Pioneering inspirations

With a cursory glance around the internet, or a modest perusal of pertinent writings, one could very easily gain the notion that computer operating systems were a new phenomenon in the mid-twentieth century. In fact, important research in operating systems was being conducted at this time.[10][11][12][13][14][15] While early exploration into operating systems took place in the years leading to 1950; shortly afterward, highly advanced research began on new systems to conquer new problems. In the first decade of the second-half of the 20th century, many new questions were asked, many new problems were identified, many solutions were developed and working for years, in controlled production environments.

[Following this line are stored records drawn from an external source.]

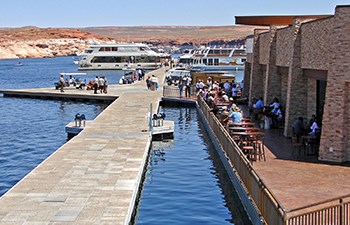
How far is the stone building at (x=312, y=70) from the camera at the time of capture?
20.6m

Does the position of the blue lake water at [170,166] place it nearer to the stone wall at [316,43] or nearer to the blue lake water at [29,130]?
the blue lake water at [29,130]

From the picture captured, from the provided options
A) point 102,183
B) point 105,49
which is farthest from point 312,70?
point 105,49

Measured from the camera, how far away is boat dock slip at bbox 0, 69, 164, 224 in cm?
1473

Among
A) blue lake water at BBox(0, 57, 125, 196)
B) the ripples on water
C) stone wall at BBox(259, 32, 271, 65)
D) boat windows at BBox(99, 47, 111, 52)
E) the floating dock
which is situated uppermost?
stone wall at BBox(259, 32, 271, 65)

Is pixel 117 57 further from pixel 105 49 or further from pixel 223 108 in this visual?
pixel 223 108

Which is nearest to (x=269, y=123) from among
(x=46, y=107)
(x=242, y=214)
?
(x=242, y=214)

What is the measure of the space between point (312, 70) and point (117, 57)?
105 meters

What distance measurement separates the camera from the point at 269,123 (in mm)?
29094

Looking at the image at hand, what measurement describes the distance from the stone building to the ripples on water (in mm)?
3783

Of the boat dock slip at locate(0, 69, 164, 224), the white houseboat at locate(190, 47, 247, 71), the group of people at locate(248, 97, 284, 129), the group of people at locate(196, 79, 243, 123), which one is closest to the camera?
the boat dock slip at locate(0, 69, 164, 224)

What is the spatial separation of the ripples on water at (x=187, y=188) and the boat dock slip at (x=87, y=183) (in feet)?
2.82

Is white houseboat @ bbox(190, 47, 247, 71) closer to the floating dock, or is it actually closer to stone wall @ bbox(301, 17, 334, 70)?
the floating dock

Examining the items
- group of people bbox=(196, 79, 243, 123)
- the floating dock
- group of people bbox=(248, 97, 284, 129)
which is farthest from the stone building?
the floating dock

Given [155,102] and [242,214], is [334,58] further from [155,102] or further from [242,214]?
[155,102]
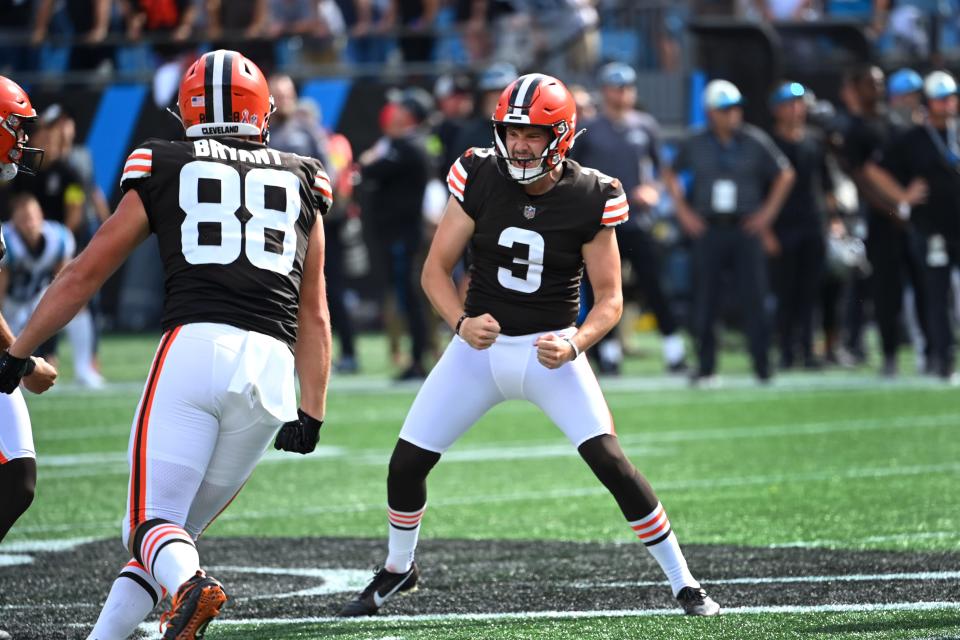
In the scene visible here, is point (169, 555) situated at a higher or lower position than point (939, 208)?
higher

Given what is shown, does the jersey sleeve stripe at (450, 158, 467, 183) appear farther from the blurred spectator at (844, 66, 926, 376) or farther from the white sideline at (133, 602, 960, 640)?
the blurred spectator at (844, 66, 926, 376)

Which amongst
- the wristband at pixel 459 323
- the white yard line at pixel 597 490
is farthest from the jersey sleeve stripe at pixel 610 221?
the white yard line at pixel 597 490

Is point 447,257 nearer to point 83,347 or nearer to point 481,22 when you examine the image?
point 83,347

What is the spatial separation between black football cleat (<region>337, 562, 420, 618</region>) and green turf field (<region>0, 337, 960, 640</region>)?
8cm

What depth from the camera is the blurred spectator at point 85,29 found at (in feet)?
65.0

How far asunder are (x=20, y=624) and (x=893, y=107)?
9872 mm

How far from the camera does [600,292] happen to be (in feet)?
19.3

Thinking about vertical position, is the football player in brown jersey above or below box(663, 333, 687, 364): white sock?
above

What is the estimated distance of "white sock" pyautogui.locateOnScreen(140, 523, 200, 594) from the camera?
14.5 feet

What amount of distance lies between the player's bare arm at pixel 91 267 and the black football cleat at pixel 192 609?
901 millimetres

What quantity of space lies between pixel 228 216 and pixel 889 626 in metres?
2.30

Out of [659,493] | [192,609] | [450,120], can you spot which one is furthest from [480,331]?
[450,120]

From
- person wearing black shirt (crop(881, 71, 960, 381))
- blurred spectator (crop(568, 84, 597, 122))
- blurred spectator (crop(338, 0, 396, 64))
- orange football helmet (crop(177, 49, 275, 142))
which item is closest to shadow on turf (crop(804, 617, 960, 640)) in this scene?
orange football helmet (crop(177, 49, 275, 142))

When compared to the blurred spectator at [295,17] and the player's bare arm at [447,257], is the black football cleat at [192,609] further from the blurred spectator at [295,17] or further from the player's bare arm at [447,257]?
the blurred spectator at [295,17]
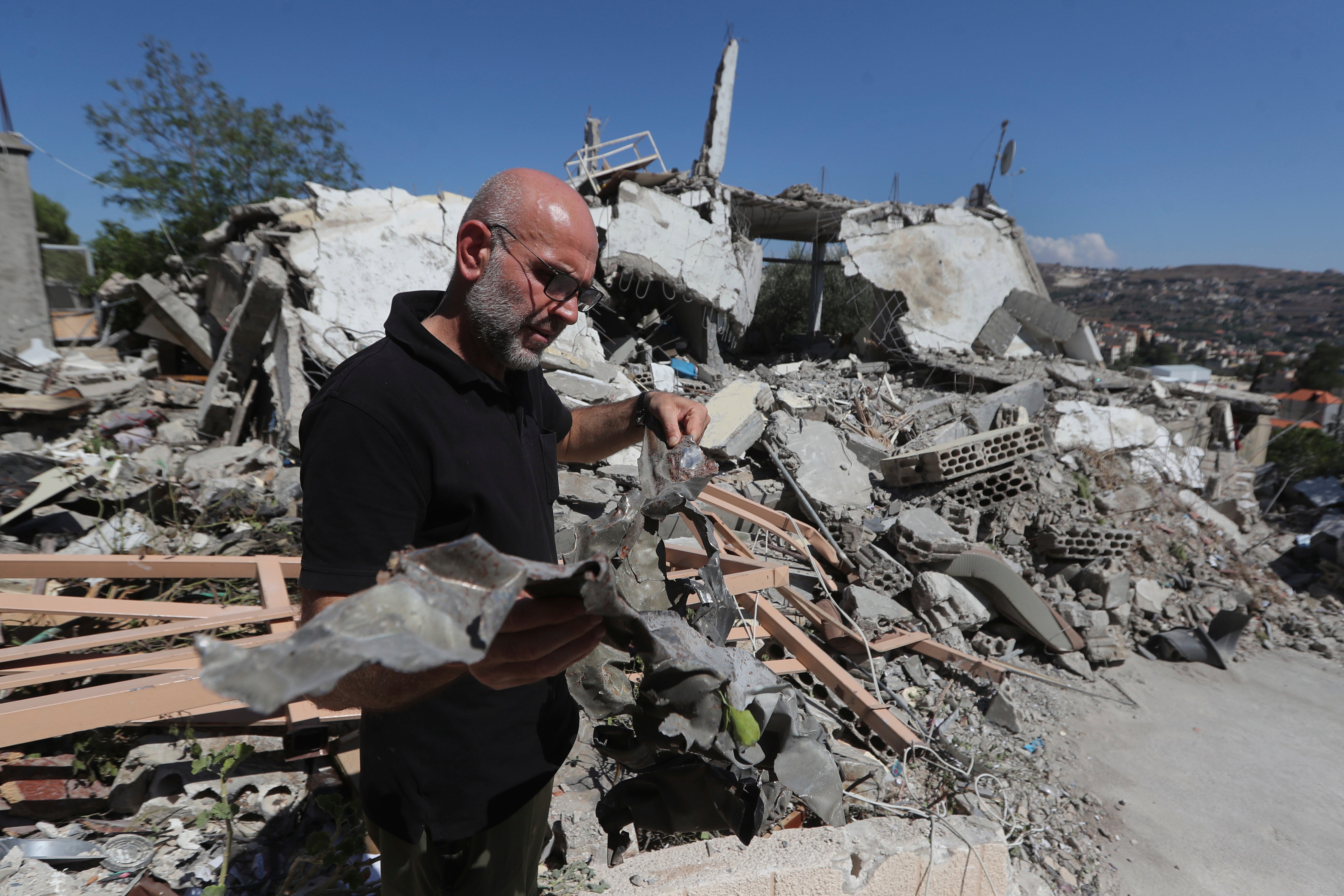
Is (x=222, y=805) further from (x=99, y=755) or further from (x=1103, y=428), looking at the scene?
(x=1103, y=428)

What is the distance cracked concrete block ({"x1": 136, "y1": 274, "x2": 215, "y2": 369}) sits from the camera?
8.79m

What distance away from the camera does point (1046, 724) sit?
178 inches

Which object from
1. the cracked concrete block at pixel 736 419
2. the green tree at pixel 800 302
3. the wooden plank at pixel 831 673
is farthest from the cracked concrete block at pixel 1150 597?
the green tree at pixel 800 302

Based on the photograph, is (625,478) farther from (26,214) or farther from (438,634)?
(26,214)

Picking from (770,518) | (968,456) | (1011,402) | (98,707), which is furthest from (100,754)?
(1011,402)

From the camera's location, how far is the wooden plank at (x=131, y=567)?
10.5ft

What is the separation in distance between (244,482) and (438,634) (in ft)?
18.5

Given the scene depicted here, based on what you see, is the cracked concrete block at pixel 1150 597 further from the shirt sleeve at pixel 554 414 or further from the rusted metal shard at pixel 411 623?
the rusted metal shard at pixel 411 623

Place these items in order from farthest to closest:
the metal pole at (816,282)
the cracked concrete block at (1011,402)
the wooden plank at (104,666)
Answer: the metal pole at (816,282) → the cracked concrete block at (1011,402) → the wooden plank at (104,666)

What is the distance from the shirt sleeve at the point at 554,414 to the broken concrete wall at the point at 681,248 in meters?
7.47

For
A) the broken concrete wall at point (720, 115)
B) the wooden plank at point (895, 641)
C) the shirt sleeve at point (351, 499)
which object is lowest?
the wooden plank at point (895, 641)

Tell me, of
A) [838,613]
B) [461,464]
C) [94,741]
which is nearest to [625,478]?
[838,613]

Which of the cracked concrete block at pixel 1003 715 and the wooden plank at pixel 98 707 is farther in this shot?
the cracked concrete block at pixel 1003 715

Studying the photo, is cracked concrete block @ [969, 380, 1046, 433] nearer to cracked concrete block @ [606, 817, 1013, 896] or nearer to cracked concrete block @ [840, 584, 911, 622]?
cracked concrete block @ [840, 584, 911, 622]
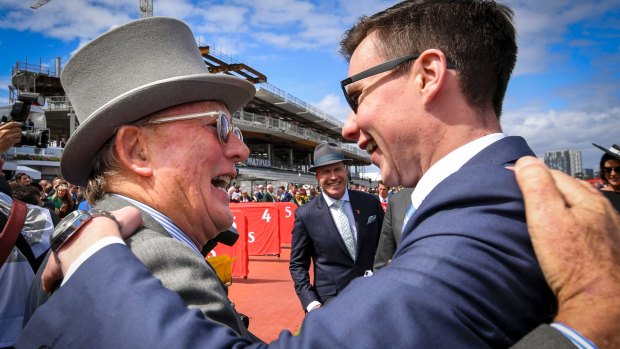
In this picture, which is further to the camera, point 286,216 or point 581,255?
point 286,216

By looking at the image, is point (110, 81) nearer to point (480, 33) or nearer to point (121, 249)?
point (121, 249)

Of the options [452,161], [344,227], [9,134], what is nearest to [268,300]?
[344,227]

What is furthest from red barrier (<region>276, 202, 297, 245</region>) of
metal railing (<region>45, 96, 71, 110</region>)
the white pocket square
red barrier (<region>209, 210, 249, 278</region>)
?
metal railing (<region>45, 96, 71, 110</region>)

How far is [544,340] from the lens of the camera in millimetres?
779

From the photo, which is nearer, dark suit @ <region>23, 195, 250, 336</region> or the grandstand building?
dark suit @ <region>23, 195, 250, 336</region>

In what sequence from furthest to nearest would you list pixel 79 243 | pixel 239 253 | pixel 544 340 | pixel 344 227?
pixel 239 253
pixel 344 227
pixel 79 243
pixel 544 340

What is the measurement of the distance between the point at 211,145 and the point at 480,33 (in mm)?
1182

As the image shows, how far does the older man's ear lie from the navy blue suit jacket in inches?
26.6

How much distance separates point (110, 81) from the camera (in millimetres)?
1658

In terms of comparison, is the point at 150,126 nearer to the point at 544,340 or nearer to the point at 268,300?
the point at 544,340

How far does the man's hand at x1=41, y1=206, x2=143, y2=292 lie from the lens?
1096 millimetres

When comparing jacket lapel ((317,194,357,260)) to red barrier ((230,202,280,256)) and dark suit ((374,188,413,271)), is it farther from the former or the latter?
red barrier ((230,202,280,256))

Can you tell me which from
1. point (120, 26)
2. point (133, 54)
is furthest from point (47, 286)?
point (120, 26)

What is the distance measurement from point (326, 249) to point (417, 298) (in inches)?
124
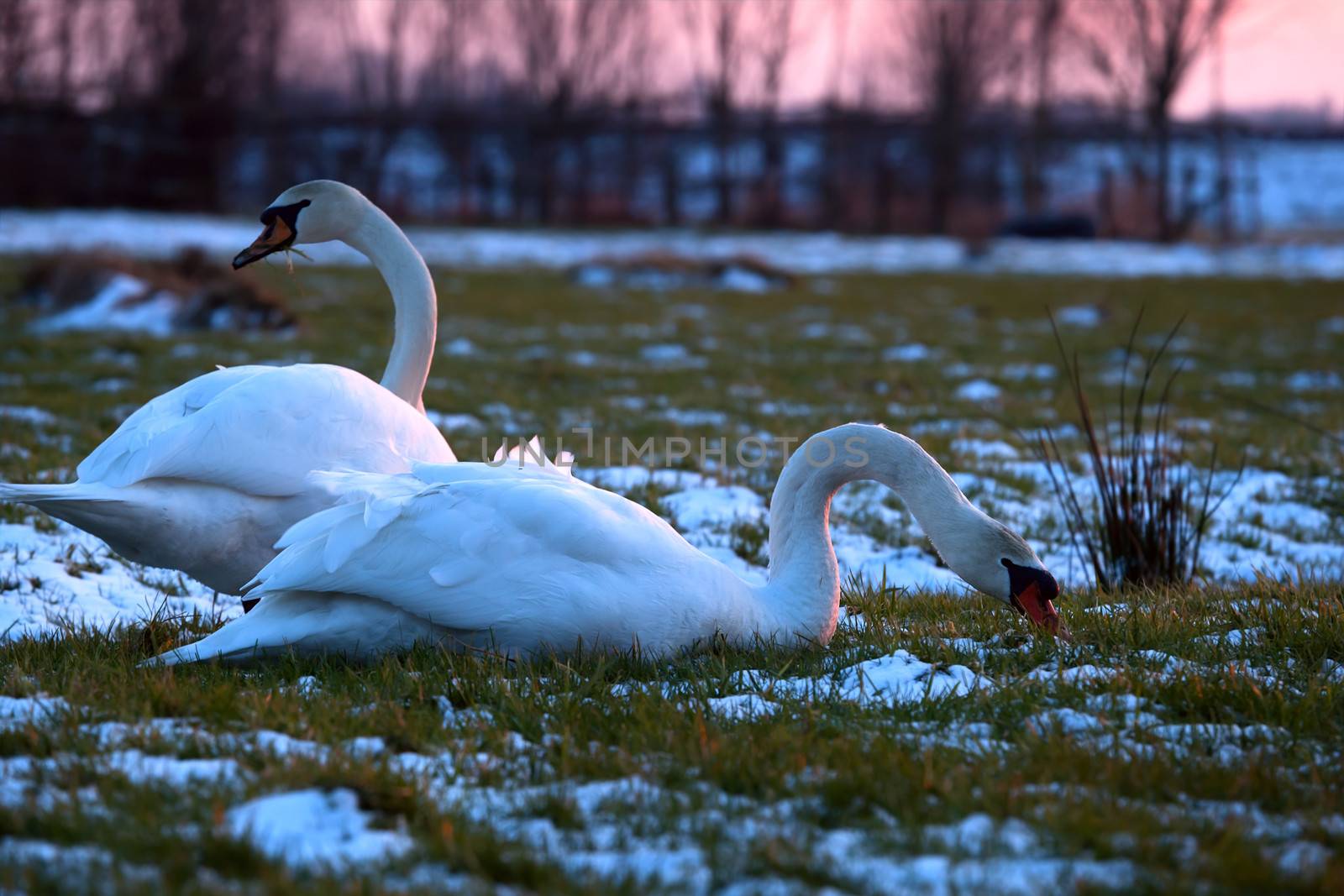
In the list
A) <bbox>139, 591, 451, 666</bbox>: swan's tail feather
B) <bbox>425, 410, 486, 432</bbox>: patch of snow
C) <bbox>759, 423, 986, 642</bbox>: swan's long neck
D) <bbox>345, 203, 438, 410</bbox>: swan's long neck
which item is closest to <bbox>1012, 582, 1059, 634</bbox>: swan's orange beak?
<bbox>759, 423, 986, 642</bbox>: swan's long neck

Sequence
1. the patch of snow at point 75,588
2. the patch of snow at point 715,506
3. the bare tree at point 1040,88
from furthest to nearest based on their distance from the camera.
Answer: the bare tree at point 1040,88, the patch of snow at point 715,506, the patch of snow at point 75,588

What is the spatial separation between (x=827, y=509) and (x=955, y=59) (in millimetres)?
39480

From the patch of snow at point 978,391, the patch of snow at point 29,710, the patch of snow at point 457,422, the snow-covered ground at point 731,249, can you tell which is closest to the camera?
the patch of snow at point 29,710

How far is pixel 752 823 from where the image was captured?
2463mm

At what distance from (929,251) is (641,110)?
14.1 metres

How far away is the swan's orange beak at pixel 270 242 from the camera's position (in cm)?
489

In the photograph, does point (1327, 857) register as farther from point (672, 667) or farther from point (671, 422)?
point (671, 422)

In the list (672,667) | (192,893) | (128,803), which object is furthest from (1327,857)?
(128,803)

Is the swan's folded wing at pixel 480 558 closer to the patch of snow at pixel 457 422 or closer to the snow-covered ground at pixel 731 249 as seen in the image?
the patch of snow at pixel 457 422

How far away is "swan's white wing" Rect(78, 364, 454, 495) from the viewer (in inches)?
150

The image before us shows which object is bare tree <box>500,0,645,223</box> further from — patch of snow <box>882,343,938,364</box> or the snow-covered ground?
patch of snow <box>882,343,938,364</box>

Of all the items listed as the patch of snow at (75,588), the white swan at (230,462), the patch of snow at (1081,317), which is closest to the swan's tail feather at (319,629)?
the white swan at (230,462)

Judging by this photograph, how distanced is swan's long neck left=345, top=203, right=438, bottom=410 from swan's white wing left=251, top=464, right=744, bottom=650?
1.84 m

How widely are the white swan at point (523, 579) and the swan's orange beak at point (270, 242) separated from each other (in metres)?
1.59
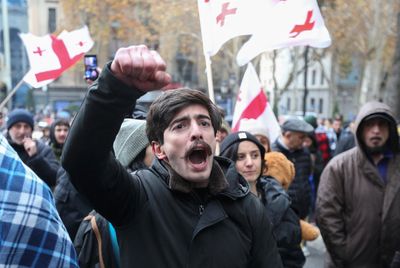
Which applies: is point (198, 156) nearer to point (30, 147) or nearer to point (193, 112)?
point (193, 112)

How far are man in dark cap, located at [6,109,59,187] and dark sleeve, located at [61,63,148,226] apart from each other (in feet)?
11.0

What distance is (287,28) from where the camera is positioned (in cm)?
416

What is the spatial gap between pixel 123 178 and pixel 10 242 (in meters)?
0.46

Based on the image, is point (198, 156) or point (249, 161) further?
point (249, 161)

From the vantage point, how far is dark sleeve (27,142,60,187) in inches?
190

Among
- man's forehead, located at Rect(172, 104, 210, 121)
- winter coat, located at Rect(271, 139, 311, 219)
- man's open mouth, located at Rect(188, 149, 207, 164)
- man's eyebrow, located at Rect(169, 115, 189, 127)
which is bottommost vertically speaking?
winter coat, located at Rect(271, 139, 311, 219)

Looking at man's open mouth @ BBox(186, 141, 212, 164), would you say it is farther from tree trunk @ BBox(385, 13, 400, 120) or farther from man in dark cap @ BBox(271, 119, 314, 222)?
tree trunk @ BBox(385, 13, 400, 120)

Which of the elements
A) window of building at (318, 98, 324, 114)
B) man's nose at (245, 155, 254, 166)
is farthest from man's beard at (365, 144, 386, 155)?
window of building at (318, 98, 324, 114)

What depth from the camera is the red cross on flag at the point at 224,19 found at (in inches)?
155

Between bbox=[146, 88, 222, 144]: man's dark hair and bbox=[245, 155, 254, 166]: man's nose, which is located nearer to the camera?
bbox=[146, 88, 222, 144]: man's dark hair

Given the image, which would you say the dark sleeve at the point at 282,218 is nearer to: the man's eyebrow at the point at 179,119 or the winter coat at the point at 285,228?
the winter coat at the point at 285,228

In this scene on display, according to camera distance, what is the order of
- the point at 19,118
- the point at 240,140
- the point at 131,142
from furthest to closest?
the point at 19,118 < the point at 240,140 < the point at 131,142

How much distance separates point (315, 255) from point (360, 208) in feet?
12.7

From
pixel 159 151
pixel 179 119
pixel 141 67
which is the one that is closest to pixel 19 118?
pixel 159 151
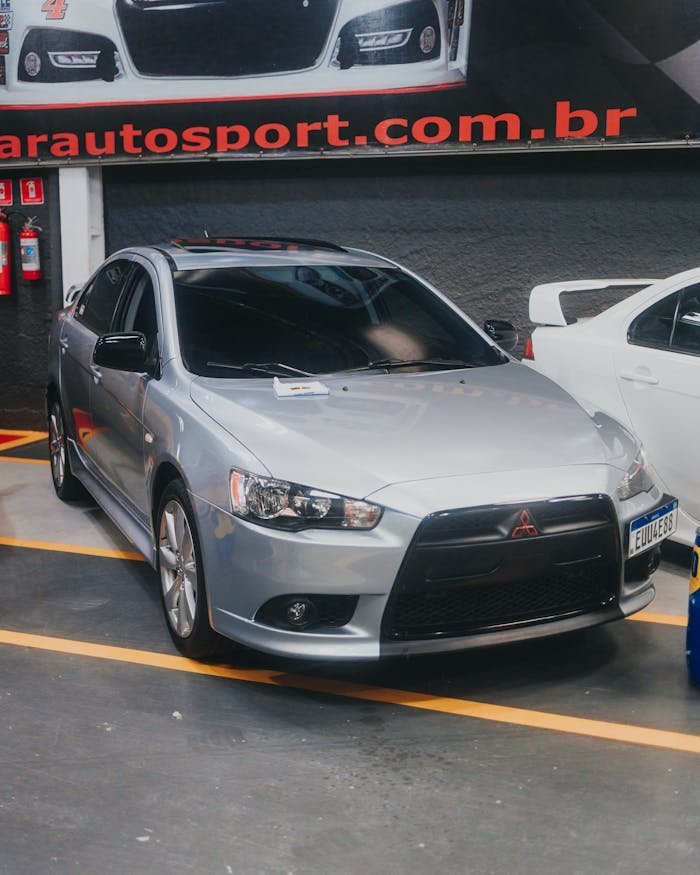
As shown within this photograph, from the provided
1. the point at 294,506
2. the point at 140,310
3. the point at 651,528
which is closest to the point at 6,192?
the point at 140,310

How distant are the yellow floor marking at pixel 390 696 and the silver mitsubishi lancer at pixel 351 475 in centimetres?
13

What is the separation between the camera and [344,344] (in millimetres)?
4992

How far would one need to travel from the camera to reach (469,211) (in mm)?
8719

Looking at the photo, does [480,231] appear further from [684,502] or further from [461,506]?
[461,506]

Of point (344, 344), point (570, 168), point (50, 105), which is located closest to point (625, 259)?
point (570, 168)

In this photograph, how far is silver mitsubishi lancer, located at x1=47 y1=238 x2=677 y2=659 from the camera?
12.3ft

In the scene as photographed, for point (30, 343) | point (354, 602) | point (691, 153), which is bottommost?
point (30, 343)

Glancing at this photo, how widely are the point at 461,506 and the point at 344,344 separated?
4.80 feet

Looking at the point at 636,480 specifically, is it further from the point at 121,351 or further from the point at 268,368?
the point at 121,351

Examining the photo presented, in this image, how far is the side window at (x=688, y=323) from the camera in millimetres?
5262

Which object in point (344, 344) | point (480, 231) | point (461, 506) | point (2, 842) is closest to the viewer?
point (2, 842)

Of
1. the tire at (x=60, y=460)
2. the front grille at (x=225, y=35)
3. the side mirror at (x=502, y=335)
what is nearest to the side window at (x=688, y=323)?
the side mirror at (x=502, y=335)

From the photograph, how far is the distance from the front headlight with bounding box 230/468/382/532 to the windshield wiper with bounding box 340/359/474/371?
3.75ft

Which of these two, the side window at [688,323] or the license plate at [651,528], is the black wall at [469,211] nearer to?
the side window at [688,323]
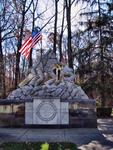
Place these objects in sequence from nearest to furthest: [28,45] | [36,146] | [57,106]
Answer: [36,146] → [57,106] → [28,45]

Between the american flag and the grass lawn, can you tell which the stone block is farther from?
the grass lawn

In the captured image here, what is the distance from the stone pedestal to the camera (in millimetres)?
16875

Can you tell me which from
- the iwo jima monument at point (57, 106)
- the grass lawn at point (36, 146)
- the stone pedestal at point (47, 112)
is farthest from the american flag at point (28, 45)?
the grass lawn at point (36, 146)

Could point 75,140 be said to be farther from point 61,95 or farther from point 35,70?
point 35,70

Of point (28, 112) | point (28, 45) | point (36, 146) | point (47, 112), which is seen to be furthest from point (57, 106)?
point (36, 146)

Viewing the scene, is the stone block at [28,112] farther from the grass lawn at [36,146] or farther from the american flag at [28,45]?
the grass lawn at [36,146]

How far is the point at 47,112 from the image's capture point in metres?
17.0

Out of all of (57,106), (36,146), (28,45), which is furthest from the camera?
(28,45)

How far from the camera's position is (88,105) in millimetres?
17031

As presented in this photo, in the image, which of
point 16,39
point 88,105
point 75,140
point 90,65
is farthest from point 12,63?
point 75,140

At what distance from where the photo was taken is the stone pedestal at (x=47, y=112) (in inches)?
664

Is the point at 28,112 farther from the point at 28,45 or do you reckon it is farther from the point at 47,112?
the point at 28,45

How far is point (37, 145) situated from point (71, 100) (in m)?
6.57

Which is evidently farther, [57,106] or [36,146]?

Aboriginal Distributed Computing

The DYSEAC[16] (1954)

One of the first solutions to these new questions was the DYSEAC, a self-described general-purpose synchronous computer; but at this point in history, exhibited signs of being much more than general-purpose. In one of the earliest publications of the ACM, in April of 1954, a researcher at the National Bureau of Standards – now the National Institute of Standards and Technology (NIST) – presented a detailed implementation design specification of the DYSEAC. Without carefully reading the entire specification, one could be misled by summary language in the introduction, as to the nature of this machine. The initial section of the introduction advises that major emphasis will be focused upon the requirements of the intended applications, and these applications would require flexible communication. However, suggesting the external devices could be typewriters, magnetic medium, and CRTs, and with the term “input-output operation” used more than once, could quickly limit any paradigm of this system to a complex centralized “ensemble.” Seemingly, saving the best for last, the author eventually describes the true nature of the system.

Finally, the external devices could even include other full-scale computers employing the same digital language as the DYSEAC. For example, the SEAC or other computers similar to it could be harnessed to the DYSEAC and by use of coordinated programs could be made to work together in mutual cooperation on a common task… Consequently[,] the computer can be used to coordinate the diverse activities of all the external devices into an effective ensemble operation.

— ALAN L. LEINER, System Specifications for the DYSEAC

While this more detailed description elevates the perception of the system, the best that can be distilled from this is some semblance of decentralized control. The avid reader, persevering in the investigation would get to a point at which the real nature of the system is divulged.

Each member of such an interconnected group of separate computers is free at any time to initiate and dispatch special control orders to any of its partners in the system. As a consequence, the supervisory control over the common task may initially be loosely distributed throughout the system and then temporarily concentrated in one computer, or even passed rapidly from one machine to the other as the need arises. …it should be noted that the various interruption facilities which have been described are based on mutual cooperation between the computer and the external devices subsidiary to it, and do not reflect merely a simple master-slave relationship.

— ALAN L. LEINER, System Specifications for the DYSEAC

This is one of the earliest examples of a computer with distributed control. Dept. of the Army reports[17] show it was certified reliable and passed all acceptance tests in April of 1954. It was completed and delivered on time, in May of 1954. In addition, was it mentioned that this was a portable computer? It was housed in tractor-trailer, and had 2 attendant vehicles and 6 tons of refrigeration capacity.

Multi-programming abstraction

The Lincoln TX-2[18] (1957)

Described as an input-output system of experimental nature, the Lincoln TX-2 placed a premium on flexibility in its association of simultaneously operational input-output devices. The design of the TX-2 was modular, supporting a high degree of modification and expansion, as well as flexibility in operating and programming of its devices. The system employed The Multiple-Sequence Program Technique.

This technique allowed for multiple program counters to each associate with one of 32 possible sequences of program code. These explicitly prioritized sequences could be interleaved and executed concurrently, affecting not only the computation in process, but also the control flow of sequences and switching of devices as well. Much discussion ensues related to the complexity and sophistication in the sequence capabilities of devices.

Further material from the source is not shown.